Sketch: Nicole Kidman in Photo 51

kidman photo 51

“The instant I saw the photograph my mouth fell open and my pulse began to race.”
This is the second drawing I did of Nicole Kidman as scientist Rosalind Franklin who cracked the DNA code in Anna Ziegler’s PHOTOGRAPH 51, which has just completed its run at London’s Noel Coward Theatre. Her much anticipated return to the West End won her the Evening Standard Award for Best Actress at this week’s award ceremony.

As you can imagine large crowds gathered after each evening performance for Nicole so it was a bit of a mission to get near let alone get anything signed. She was very accommodating but her signature was mostly the quick abbreviated version which is better than nothing at all.

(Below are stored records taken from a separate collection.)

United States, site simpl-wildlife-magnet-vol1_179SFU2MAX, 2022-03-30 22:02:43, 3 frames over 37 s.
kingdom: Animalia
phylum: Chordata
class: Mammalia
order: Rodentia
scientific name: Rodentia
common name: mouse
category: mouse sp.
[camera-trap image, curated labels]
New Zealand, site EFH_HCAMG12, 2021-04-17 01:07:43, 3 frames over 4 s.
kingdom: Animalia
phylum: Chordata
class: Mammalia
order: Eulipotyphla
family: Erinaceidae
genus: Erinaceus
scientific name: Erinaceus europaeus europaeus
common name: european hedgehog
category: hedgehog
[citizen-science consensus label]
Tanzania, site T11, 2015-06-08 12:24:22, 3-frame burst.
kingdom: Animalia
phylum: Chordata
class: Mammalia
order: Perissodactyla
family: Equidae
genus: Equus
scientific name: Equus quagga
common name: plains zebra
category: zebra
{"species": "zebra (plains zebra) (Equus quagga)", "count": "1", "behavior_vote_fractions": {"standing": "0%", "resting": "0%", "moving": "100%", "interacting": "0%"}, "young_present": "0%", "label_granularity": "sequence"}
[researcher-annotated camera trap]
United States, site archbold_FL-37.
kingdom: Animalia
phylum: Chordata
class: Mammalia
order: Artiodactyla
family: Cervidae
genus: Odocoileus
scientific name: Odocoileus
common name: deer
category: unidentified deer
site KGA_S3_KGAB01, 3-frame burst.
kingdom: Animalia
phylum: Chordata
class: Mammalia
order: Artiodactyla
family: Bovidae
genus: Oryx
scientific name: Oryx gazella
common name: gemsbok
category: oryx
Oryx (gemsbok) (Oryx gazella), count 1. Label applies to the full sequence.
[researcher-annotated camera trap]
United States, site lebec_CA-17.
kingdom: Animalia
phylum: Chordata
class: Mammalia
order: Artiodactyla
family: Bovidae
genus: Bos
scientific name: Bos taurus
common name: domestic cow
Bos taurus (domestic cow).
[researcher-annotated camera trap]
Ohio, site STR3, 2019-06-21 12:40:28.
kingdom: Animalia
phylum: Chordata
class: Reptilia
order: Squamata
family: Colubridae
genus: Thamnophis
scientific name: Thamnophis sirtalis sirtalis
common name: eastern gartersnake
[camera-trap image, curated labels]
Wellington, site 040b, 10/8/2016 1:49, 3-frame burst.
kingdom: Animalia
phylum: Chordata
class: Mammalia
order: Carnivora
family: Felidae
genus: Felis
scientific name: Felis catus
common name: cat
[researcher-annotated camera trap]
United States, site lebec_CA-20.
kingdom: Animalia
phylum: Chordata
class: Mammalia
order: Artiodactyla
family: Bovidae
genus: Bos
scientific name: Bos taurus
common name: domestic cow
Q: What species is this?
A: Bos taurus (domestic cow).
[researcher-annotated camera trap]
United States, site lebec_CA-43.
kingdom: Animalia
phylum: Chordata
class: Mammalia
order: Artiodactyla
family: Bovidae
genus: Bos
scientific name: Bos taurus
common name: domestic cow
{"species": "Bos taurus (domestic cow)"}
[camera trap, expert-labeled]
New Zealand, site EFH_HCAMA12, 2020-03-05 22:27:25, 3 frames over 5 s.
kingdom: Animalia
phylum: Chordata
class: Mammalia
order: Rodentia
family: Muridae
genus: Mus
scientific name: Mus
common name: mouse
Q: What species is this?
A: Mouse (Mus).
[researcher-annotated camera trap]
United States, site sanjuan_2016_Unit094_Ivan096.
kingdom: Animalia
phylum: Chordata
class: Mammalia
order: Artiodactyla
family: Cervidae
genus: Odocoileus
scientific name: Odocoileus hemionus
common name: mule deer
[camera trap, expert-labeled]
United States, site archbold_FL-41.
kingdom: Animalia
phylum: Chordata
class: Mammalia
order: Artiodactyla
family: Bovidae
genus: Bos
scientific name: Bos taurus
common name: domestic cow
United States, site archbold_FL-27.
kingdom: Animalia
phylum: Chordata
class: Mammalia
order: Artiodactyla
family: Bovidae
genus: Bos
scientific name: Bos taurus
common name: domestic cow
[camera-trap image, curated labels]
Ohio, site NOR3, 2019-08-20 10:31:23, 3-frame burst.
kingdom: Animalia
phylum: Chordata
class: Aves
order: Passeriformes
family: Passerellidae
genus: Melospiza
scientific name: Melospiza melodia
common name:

Drawing: Diana Rigg as Emma Peel

Diana Rigg

Described as one of the UK’s most cherished actors, Dame Diana Rigg, best known to global TV audiences as Emma Peel, the leather catsuit clad sidekick to secret agent John Steed (played by the lat Patrick Macnee) and unofficial undercover operative that fuelled the fantasies of schoolboys around the world in The Avengers.

Her name is a play on the phrase “Man Appeal” or M. Appeal, one of the required elements of the character. In 2002 she was voted the sexiest TV star ever and Michael Parkinson described her in his 1972 interview as the “most desirable woman he ever met” who “radiated a lustrous beauty”.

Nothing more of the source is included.